Dutch Gaming Authority Fines bet365 Subsidiary for Advertising Breaches
The Dutch Gaming Authority Kansspelautoriteit (KSA) has announced that it has imposed a fine on bet365 subsidiary Hillside New Media Malta for a breach of its newly-introduced advertising rules for the betting and gaming industry. According to KSA, Hillside showed advertising, promotions, and bonus offers on its betting sites to young adults aged 18-24, which is not allowed under the new rules.
KSA is the latest gaming authority in Europe to tighten betting and gaming regulations and rules and strictly enforce them by investigating, fining, or even suspending betting sites and bookmakers. Another example comes from Germany, where the tightening of betting and gaming rules affected the betting sites operated by Entain Group (owner of leading UK betting sites Ladbrokes and Coral), that the regulatory and enforcement action was cited by the company as one of the reasons why the gross gaming revenue of its betting sites was down by 1% for FY2022 compared to FY2021.
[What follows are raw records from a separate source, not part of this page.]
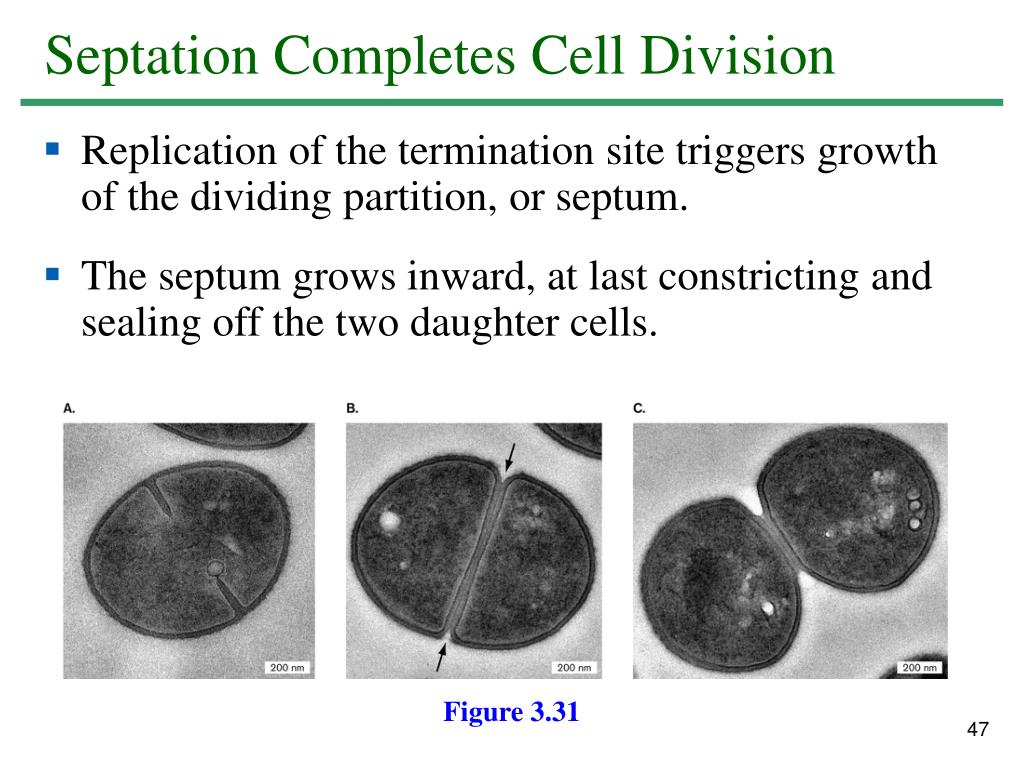 Septation Completes Cell Division

▪ Replication of the termination site triggers growth of the dividing partition, or septum.

▪ The septum grows inward, at last constricting and sealing off the two daughter cells.

A.

200 nm

B.

200 nm

C.

200 nm

Figure 3.31

47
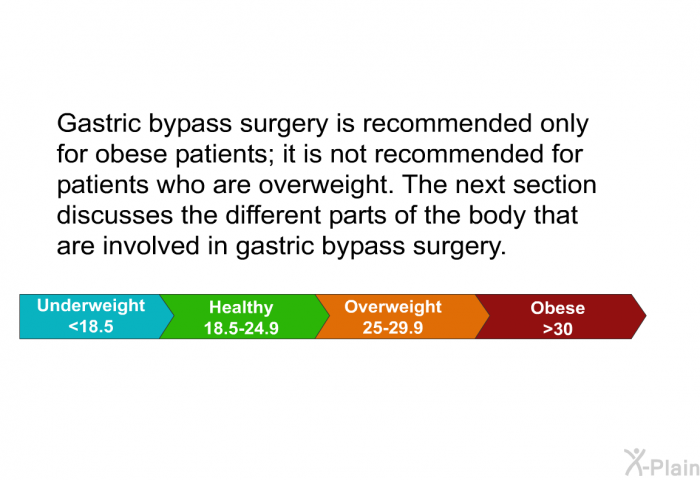 Gastric bypass surgery is recommended only for obese patients; it is not recommended for patients who are overweight. The next section discusses the different parts of the body that are involved in gastric bypass surgery.

Underweight
<18.5

Healthy
18.5-24.9

Overweight
25-29.9

Obese
>30

X-Plain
Meanwhile, betting sites in the United Kingdom have been experiencing the stringent measures taken by the UK Gambling Commission, which investigated and fined a number of popular UK betting sites due to their processes and procedures in relation to social responsibility and anti-money laundering not being up-to-scratch. Notably, Entain Group was hit with a record £17m fine, which resulted in the company calling for clearer and better-defined rules and regulations across the industry.
In terms of Hillside, the fine that the company will have to pay to KSA is €400,000 (£352,500). Commenting on the issue, KSA explained:
“Vulnerable groups, such as young adults, must be given extra protection. The brains of young people are still developing. As a result, they are extra vulnerable to developing gambling addiction. Gaming providers must fully respect the rules intended to protect vulnerable groups. That did not happen here and therefore this fine.”
More specifically, KSA reports that young adults aged 18-24 who held accounts with Hillside between 26th October 2021 and 1st February 2022 were found to have been subjected to “directed advertisements and bonuses”, which goes against the newly tightened Dutch advertising laws concerning betting sites. Hillside found itself under investigation by KSA after Dutch TV broadcast the programme Kassa, a popular local consumer show which carries out investigations and checks on various services and products.
The new advertising rules in the Netherlands were introduced in 2022 after various interested parties in the country expressed their concerns about the increase of advertising of betting services. Under the new rules, betting sites and companies licenced to operate in the Netherlands cannot use “un-targeted advertising”, meaning that young people aged 18-24 cannot be subjected to marketing materials, and any commercial activity needs to be targeted at older bettors and prospective customers.
The UK has similar advertising laws around betting. For example, betting sites are not allowed to use celebrities who appeal to young people in their advertising campaigns. For example, in February 2022, the Advertising Standards Authority ruled on several complaints into betting site Paddy Power using Peter Crouch for promotional tweets. The bookmaker was found not to be in breach of advertising standards. Similarly, betting site Sky Bet was accused of breaching the rules by using footballer Micah Richards in its campaigns. Again, the website was found not to be at fault, as Richards, just like Crouch, was deemed a pundit and not influential amongst younger people.
Betting sites operating in the Netherlands will consider carefully their ads in the future, especially because bet365 is not the only company to have been recently fined by KSA for breach of regulations. Large casino operator Gammix has been subjected to a substantial fine for running “illegal games of chance” in the country. Gammix has had to pay the maximum fine available to KSA – €4.5m (£3.97m). This was collected as a charge of €1.47m (£1.3m) a week, and Gammix could have limited the damage to its finances by stopping the games after week 1, however the company denied wrongdoing and challenged the regulator’s decision, and therefore the weekly fines continued until the maximum amount under law was collected. The KSA has commented, stating that “Anyone who violates and continues to do so must pay. It’s that simple.’
The tightening of rules and regulations across Europe is an indication of the future of the UK gaming and betting industry with the publishing of the now overdue White Paper on gambling, which was expected to be published in February 2023. Similarly to Germany and the Netherlands, industry experts are expecting tightening of a number of rules in relation to gambling harm prevention, social responsibility, and the operation of regulated betting sites in the UK.